Monday, November 2, 2020

Navel Gazing on Goblins & Their Narrative Purpose

In my opinion goblins currently occupy a strange place in the fantasyland milieu. They've been increasingly treated as people-like. Goblin is a playable race in several D&D settings, Eberron and Ravnica come to mind as well as their core ancestry status in Pathfinder 2E. In these settings goblins are people with all the implications that brings. They have varied emotions and outlooks. Goblins can be smart, clean, dirty, angry, pacifistic, inventive, industrious, cruel, and any number of other things. Goblins have societies, friends, and children whom they love.

I feel like this is something of a misstep. Goblins which have been granted narrative personhood seem to me to be nothing more than slightly grotty gnomes, and often they're actually not even that grotty. They're small, they make things, they play tricks, but also they're dirty. It's like taking the strong stereotyped characteristics of the various dragons and throwing them all away. I understand (and enjoy) the depiction of slightly grotty gnomes as PCs in those settings, but I don't think it's the right fit for my fantasyland. 

My conclusion is that my goblins are wolves with opposable thumbs. Sure they sometimes have good humour, sometimes can be convinced and bartered with, but at the end of the day they're there to provide a low-level foe who nonetheless acts with near-human levels of wit and tactics.

But, you say, can't regular full-personhood humans fill this role just as well ? To which my answer is, yes you're right, but generally (and in my mind healthily) people balk at declaring a group of persons killable with impunity. That's exactly why I think it's a mistake to give a real proper personhood to the goblin. The way in which I deploy goblins, I don't want the PCs - or indeed the players - to worry about what to do with the goblin children, there are other species with full personhood to foist that dilemma upon the them if that's what we want.

I am acutely aware of the problem that exists in labelling near human intelligences as non-persons and giving narrative permission to kill them with impunity. So instead I say they occupy a category of thing more like an elemental, ghost, or vampire. All of these things are generally presented as being intelligent and person-like to lesser or greater extents but they all have something about them which makes them not-people. They're not made of flesh and blood, they aren't assumed to reproduce in a 'natural' fashion and they don't generally have a culture or a society in the way we imagine such things.

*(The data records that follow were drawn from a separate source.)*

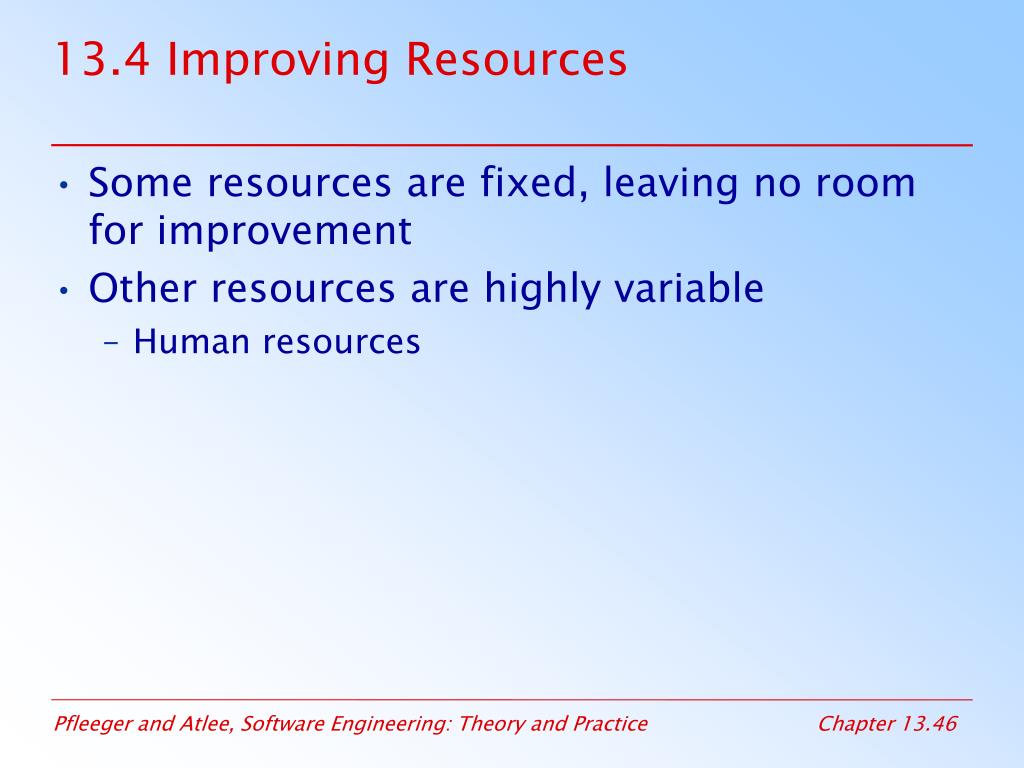 13.4 Improving Resources

• Some resources are fixed, leaving no room for improvement
• Other resources are highly variable
– Human resources

Pfleeger and Atlee, Software Engineering: Theory and Practice

Chapter 13.46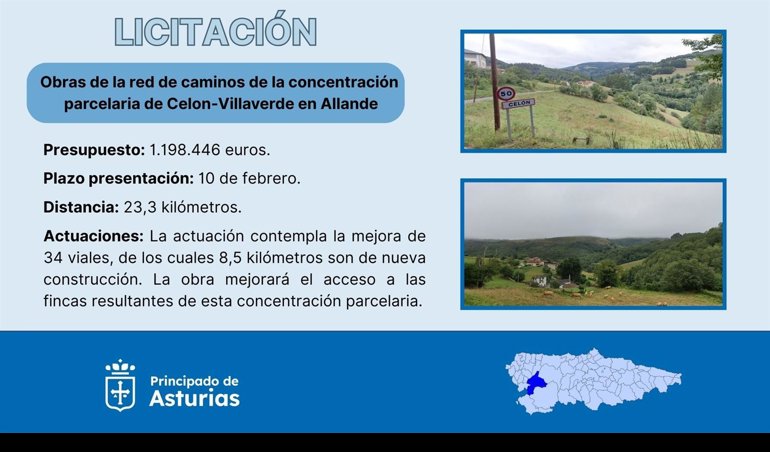 LICITACIÓN

Obras de la red de caminos de la concentración parcelaria de Celon-Villaverde en Allande

**Presupuesto:** 1.198.446 euros.

**Plazo presentación:** 10 de febrero.

**Distancia:** 23,3 kilómetros.

**Actuaciones:** La actuación contempla la mejora de 34 viales, de los cuales 8,5 kilómetros son de nueva construcción. La obra mejorará el acceso a las fincas resultantes de esta concentración parcelaria.

50

CELÓN

Principado de Asturias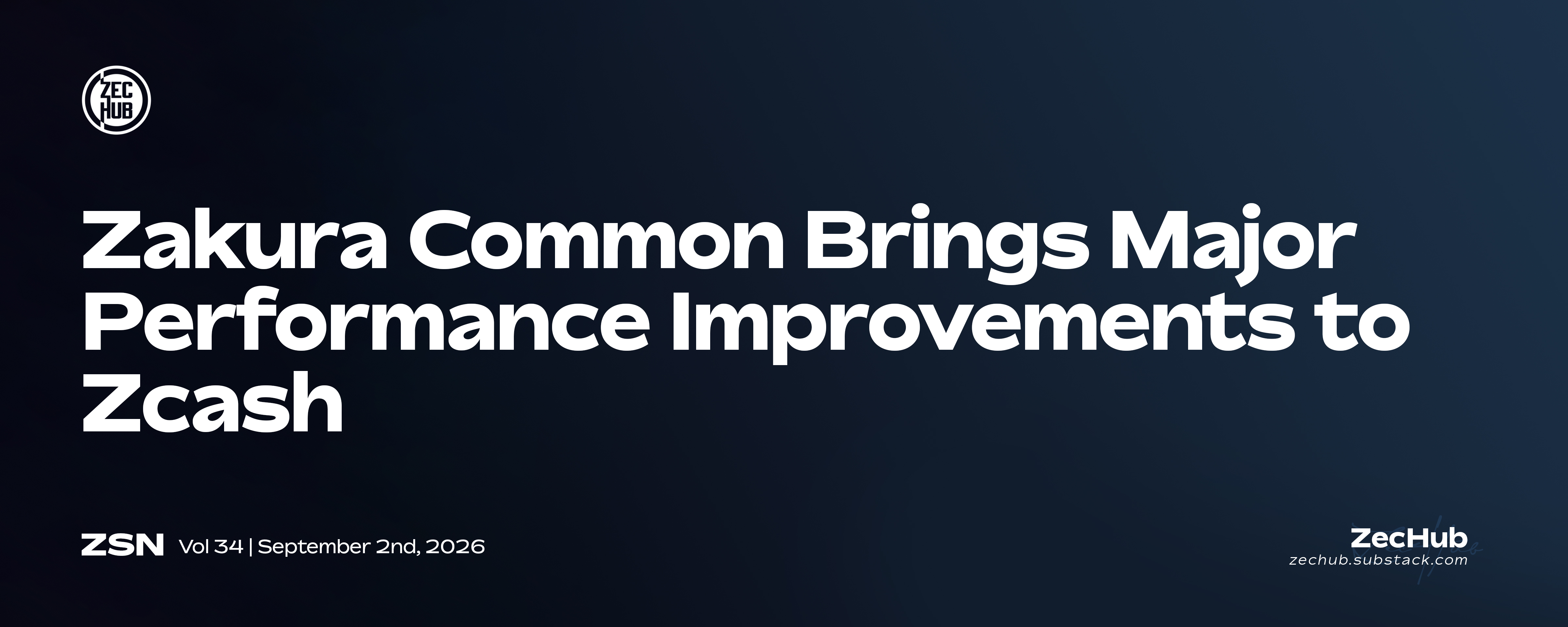 ZEC HUB

Zakura Common Brings Major Performance Improvements to Zcash

ZSN Vol 34 | September 2nd, 2026

ZecHub
zechub.substack.com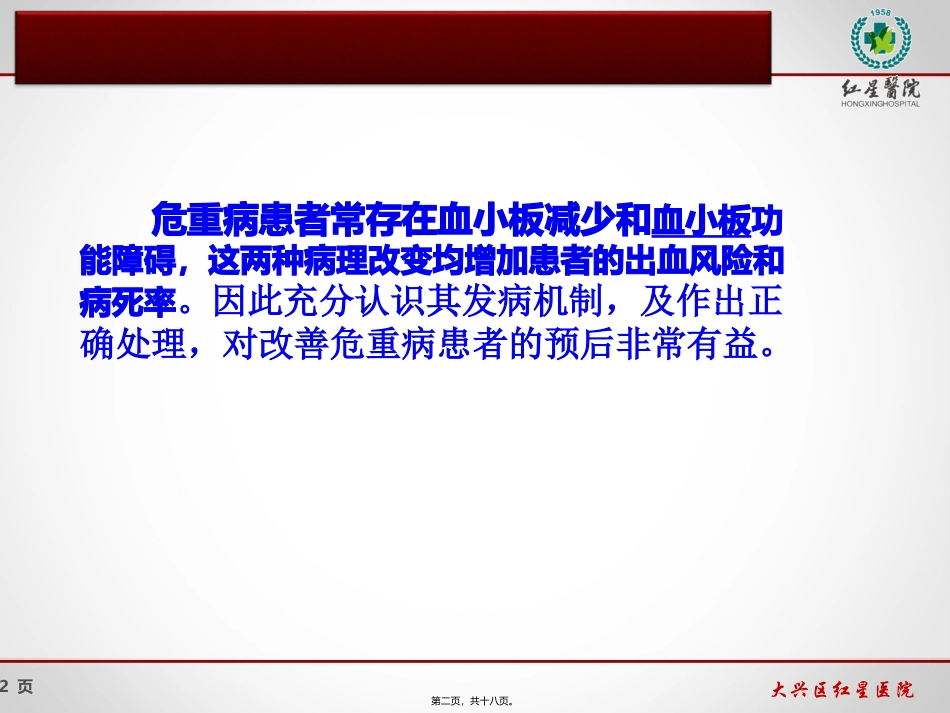 1958

红星醫院
HONGXINGHOSPITAL

危重病患者常存在血小板减少和血小板功能障碍，这两种病理改变均增加患者的出血风险和病死率。因此充分认识其发病机制，及作出正确处理，对改善危重病患者的预后非常有益。

2 页

第二页，共十八页。

大兴区红星医院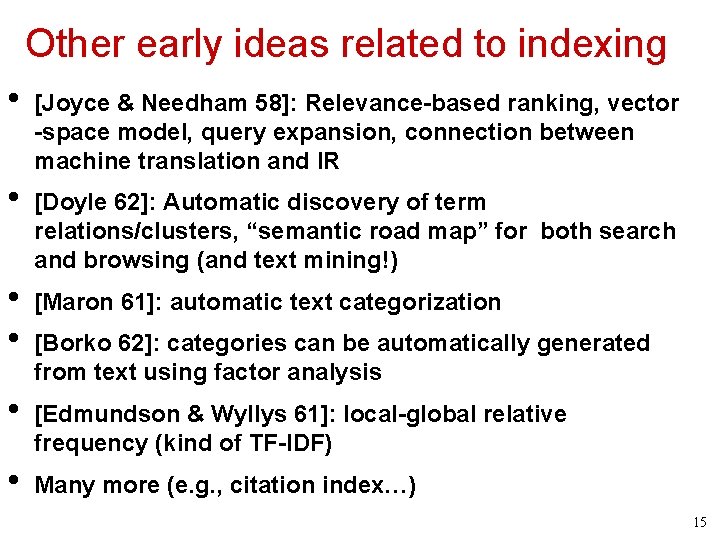 Other early ideas related to indexing

• [Joyce & Needham 58]: Relevance-based ranking, vector -space model, query expansion, connection between machine translation and IR

• [Doyle 62]: Automatic discovery of term relations/clusters, “semantic road map” for both search and browsing (and text mining!)

• [Maron 61]: automatic text categorization

• [Borko 62]: categories can be automatically generated from text using factor analysis

• [Edmundson & Wyllys 61]: local-global relative frequency (kind of TF-IDF)

• Many more (e.g., citation index…)

15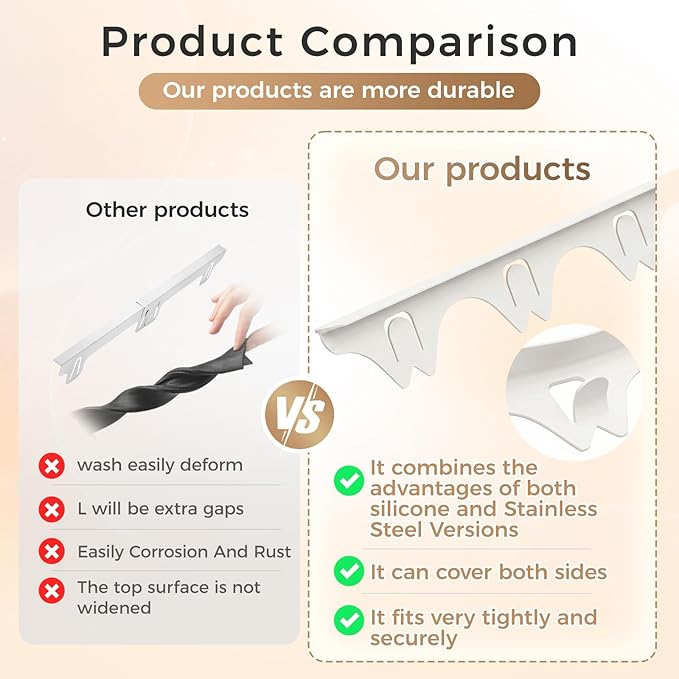 Product Comparison

Our products are more durable

Other products

wash easily deform

L will be extra gaps

Easily Corrosion And Rust

The top surface is not widened

VS

Our products

It combines the advantages of both silicone and Stainless Steel Versions

It can cover both sides

It fits very tightly and securely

So I'm removing certain things from goblins so that they are as far away from being people as possible whilst still keeping their cunning. They don't have genders or sexes, they don't need to eat, they don't reproduce and have little goblin children, they don't have little goblins hopes and dreams, they barely have a long-term memory at all and they aren't made of flesh and blood, if you cut them you find dirt and sticks.